Problem → Look in the material below for the line with "Sizzix - Framelits" and the line with "Kettenblatt 3-2012 - ADFC - Osnabrück", then set down exactly those two lines and all lines between, nothing more.

[Data extract Boundary: Start]

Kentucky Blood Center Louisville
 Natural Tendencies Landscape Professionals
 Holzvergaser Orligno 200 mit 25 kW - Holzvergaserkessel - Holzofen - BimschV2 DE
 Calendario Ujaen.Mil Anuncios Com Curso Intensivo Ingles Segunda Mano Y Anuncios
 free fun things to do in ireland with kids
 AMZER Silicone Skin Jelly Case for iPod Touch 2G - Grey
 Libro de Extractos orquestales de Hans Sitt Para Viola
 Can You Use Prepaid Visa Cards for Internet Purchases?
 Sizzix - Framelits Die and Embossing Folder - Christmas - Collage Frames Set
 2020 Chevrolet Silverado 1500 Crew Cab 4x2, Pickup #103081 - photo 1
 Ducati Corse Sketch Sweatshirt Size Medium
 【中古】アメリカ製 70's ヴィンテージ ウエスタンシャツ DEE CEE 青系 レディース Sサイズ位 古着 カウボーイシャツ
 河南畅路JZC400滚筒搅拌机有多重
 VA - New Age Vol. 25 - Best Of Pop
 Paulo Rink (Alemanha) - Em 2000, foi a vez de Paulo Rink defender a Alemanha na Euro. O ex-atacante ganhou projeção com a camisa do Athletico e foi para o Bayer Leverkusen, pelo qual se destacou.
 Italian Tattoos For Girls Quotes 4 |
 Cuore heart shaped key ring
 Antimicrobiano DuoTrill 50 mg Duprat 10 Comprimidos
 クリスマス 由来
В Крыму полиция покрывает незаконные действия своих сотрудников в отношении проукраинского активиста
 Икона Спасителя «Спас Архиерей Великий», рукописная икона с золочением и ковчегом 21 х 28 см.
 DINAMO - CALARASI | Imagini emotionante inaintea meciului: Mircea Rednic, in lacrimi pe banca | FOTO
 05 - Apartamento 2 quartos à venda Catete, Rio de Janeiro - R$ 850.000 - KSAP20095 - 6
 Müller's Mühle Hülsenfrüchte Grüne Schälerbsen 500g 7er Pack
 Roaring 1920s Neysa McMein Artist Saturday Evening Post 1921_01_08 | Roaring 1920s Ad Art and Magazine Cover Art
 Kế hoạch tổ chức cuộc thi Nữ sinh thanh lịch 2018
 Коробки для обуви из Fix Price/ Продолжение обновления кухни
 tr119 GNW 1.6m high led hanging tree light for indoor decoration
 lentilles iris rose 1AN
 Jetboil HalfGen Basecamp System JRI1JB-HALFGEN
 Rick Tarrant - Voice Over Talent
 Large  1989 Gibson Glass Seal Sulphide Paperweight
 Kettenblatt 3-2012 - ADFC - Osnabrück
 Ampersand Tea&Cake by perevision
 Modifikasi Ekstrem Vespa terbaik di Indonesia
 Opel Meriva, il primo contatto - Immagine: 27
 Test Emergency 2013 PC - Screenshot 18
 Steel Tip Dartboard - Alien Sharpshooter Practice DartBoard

[Data extract Boundary: End]

Response area →
 Sizzix - Framelits Die and Embossing Folder - Christmas - Collage Frames Set
 2020 Chevrolet Silverado 1500 Crew Cab 4x2, Pickup #103081 - photo 1
 Ducati Corse Sketch Sweatshirt Size Medium
 【中古】アメリカ製 70's ヴィンテージ ウエスタンシャツ DEE CEE 青系 レディース Sサイズ位 古着 カウボーイシャツ
 河南畅路JZC400滚筒搅拌机有多重
 VA - New Age Vol. 25 - Best Of Pop
 Paulo Rink (Alemanha) - Em 2000, foi a vez de Paulo Rink defender a Alemanha na Euro. O ex-atacante ganhou projeção com a camisa do Athletico e foi para o Bayer Leverkusen, pelo qual se destacou.
 Italian Tattoos For Girls Quotes 4 |
 Cuore heart shaped key ring
 Antimicrobiano DuoTrill 50 mg Duprat 10 Comprimidos
 クリスマス 由来
В Крыму полиция покрывает незаконные действия своих сотрудников в отношении проукраинского активиста
 Икона Спасителя «Спас Архиерей Великий», рукописная икона с золочением и ковчегом 21 х 28 см.
 DINAMO - CALARASI | Imagini emotionante inaintea meciului: Mircea Rednic, in lacrimi pe banca | FOTO
 05 - Apartamento 2 quartos à venda Catete, Rio de Janeiro - R$ 850.000 - KSAP20095 - 6
 Müller's Mühle Hülsenfrüchte Grüne Schälerbsen 500g 7er Pack
 Roaring 1920s Neysa McMein Artist Saturday Evening Post 1921_01_08 | Roaring 1920s Ad Art and Magazine Cover Art
 Kế hoạch tổ chức cuộc thi Nữ sinh thanh lịch 2018
 Коробки для обуви из Fix Price/ Продолжение обновления кухни
 tr119 GNW 1.6m high led hanging tree light for indoor decoration
 lentilles iris rose 1AN
 Jetboil HalfGen Basecamp System JRI1JB-HALFGEN
 Rick Tarrant - Voice Over Talent
 Large  1989 Gibson Glass Seal Sulphide Paperweight
 Kettenblatt 3-2012 - ADFC - Osnabrück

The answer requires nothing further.